Факты и артефакты

Сказать, что театр и музей — две вещи несовместные, будет трюизмом, но от этого не уйти. Музеи нашего профиля пытаются сохранить в истории то, что по природе своей сиюминутно, — театральное искусство. Спектакль живет, только когда его смотрит зритель, после исчезает, чтобы потом возникнуть вновь, но один и тот же спектакль даже два раза не может быть сыгран одинаково. Мы собираем его «вещественные доказательства», но мы, увы, никак не можем воссоздать театр как акт сотворчества актера и зрителя. С другой стороны, мы живем в эпоху новых технологий, интернета, мультимедиа, и нужно использовать новые возможности для приближения к целям.

Устраивая выставки, мы стремимся сделать их театральными, «срежиссированными». Стараемся использовать звук, видео, 3D-проекции. Но у новейших технологий есть и обратная сторона. Например, они сильно усложняют нам жизнь с точки зрения собирания коллекций.

Для любого театрального музея принципиально важно наличие в своем собрании эскизов к спектаклям. Гордость коллекции нашего Санкт-Петербургского музея театрального и музыкального искусства — 20 эскизов Малевича к «Победе над солнцем», совершенно уникальный комплект, более 70 работ Бакста, эскизы мирискусников. Благотворительный фонд «Константиновский» подарил нам коллекцию Лобановых-Ростовских, и мы выровнялись по части эпохи авангарда. Такие артефакты помогают нам развивать контакты, обеспечивают выход на международный уровень. Но музею важно думать не только о великой истории, но и о настоящем процессе, а сегодня театральные художники почти не рисуют рукой на бумаге, всё — «в цифре».

Компьютерная графика — это явление тиражируемое и в плане носителя не эксклюзивное. Конечно, мы учитываем такие эскизы и храним в электронном виде, но эти файлы есть и в компьютере авторов, да и много у кого могут быть. Мы не можем ни приобрести эти файлы, ни принять в дар, ни поставить на музейный учет. Затрудняет пополнение коллекции и закон об авторском праве. Не так давно мы хотели приобрести комплект примерно из 80 телеспектаклей ленинградской сцены 1970–1980-х, и этот закон стал камнем преткновения. Авторское право на телеверсию принадлежат телеканалу, который ее сделал, мы не можем ее публично показывать, что обессмысливает приобретение музеем такого комплекта.

С этим связана еще одна сложность: Министерство культуры требует, чтобы все музеи России вносили свои единицы хранения в электронный каталог, доступный в интернете. Конечно, строгий учет важен. Но если изображения предметов будут в открытом доступе с указанием размеров и техники, да еще и в хорошем качестве, это облегчает возможность разного рода подделок, а также размывает ту самую информационную эксклюзивность.

* [Задание A]: Сколько эскизов Малевича к «Победе над солнцем» хранится в коллекции музея, о котором рассказывает текст о театральном музее?

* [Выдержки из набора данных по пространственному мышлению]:
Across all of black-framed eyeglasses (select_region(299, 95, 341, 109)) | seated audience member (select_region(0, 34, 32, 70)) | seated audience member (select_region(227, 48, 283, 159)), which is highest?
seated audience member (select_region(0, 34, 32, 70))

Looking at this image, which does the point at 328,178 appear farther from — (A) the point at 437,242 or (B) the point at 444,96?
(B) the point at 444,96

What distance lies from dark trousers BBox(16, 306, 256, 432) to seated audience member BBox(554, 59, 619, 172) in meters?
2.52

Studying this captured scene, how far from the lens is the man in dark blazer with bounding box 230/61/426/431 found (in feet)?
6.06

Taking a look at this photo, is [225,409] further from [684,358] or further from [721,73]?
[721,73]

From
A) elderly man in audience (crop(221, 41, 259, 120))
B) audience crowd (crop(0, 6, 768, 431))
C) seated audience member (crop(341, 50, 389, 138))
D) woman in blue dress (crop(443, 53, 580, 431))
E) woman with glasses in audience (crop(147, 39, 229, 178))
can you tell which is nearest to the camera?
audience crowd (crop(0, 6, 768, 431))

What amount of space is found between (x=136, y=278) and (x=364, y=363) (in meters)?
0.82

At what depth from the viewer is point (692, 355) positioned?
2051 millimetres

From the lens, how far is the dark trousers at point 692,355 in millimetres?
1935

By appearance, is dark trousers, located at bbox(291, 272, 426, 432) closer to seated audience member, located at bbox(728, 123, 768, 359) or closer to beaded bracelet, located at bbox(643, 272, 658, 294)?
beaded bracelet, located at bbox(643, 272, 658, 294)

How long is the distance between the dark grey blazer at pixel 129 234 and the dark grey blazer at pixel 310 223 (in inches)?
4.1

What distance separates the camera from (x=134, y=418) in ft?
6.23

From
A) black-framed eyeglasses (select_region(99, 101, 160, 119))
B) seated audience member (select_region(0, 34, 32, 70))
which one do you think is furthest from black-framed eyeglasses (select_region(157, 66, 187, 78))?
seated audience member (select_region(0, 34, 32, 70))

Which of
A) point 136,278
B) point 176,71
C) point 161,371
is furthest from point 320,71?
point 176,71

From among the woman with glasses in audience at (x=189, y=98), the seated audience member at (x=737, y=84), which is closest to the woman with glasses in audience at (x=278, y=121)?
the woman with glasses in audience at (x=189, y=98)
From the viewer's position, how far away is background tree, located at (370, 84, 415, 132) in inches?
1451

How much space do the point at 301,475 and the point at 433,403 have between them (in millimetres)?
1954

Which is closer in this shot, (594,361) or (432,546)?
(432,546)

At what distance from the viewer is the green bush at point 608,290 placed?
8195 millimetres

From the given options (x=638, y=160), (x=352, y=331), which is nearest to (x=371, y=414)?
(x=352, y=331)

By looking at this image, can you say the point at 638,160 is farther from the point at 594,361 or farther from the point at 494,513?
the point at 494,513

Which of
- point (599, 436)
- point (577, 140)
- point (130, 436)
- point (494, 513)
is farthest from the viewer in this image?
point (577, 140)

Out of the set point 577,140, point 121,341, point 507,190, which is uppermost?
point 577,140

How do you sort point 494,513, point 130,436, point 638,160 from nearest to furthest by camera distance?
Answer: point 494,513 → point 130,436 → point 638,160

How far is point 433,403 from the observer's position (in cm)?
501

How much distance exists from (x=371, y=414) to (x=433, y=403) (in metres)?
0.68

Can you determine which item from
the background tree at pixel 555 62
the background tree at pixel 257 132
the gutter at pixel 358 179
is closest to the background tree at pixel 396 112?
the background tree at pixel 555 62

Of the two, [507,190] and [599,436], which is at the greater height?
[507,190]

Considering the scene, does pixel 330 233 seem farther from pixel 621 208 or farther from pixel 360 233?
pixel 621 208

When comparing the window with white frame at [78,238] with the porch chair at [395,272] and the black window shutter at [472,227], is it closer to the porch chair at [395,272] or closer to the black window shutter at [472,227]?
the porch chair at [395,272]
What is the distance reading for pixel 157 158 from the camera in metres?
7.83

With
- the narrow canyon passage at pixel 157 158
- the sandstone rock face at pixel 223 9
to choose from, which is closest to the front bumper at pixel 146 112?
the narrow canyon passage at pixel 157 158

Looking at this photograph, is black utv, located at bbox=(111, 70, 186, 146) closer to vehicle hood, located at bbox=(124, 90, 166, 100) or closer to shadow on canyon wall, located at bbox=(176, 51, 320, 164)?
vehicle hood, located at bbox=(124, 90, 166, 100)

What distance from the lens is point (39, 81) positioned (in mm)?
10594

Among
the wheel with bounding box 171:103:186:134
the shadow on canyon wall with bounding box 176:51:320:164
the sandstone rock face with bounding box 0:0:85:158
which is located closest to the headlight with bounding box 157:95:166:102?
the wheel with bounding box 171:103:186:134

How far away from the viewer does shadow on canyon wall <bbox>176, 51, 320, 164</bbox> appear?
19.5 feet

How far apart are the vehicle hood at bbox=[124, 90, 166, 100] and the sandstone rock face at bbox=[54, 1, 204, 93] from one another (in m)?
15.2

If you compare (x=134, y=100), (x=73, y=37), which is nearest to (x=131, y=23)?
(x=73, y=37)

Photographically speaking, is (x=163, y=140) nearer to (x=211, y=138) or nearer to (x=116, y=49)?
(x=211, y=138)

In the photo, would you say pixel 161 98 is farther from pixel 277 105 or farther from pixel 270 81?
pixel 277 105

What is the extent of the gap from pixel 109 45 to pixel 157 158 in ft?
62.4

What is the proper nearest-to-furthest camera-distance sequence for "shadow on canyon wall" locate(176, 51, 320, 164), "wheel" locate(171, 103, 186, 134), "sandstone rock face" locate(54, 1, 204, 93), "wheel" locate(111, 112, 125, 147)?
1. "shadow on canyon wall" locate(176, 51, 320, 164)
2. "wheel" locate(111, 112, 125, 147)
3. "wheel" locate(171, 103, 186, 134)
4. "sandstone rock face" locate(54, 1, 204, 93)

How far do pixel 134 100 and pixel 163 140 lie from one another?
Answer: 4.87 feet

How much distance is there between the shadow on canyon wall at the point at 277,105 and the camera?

* [Задание B]: Верните все строки, в которых встречается слово «wheel», с учетом регистра букв.

* [Итоговый ответ A]: 20 эскизов.

* [Итоговый ответ B]:
the wheel with bounding box 171:103:186:134
the wheel with bounding box 171:103:186:134
What is the proper nearest-to-furthest camera-distance sequence for "shadow on canyon wall" locate(176, 51, 320, 164), "wheel" locate(171, 103, 186, 134), "sandstone rock face" locate(54, 1, 204, 93), "wheel" locate(111, 112, 125, 147)?
2. "wheel" locate(111, 112, 125, 147)
3. "wheel" locate(171, 103, 186, 134)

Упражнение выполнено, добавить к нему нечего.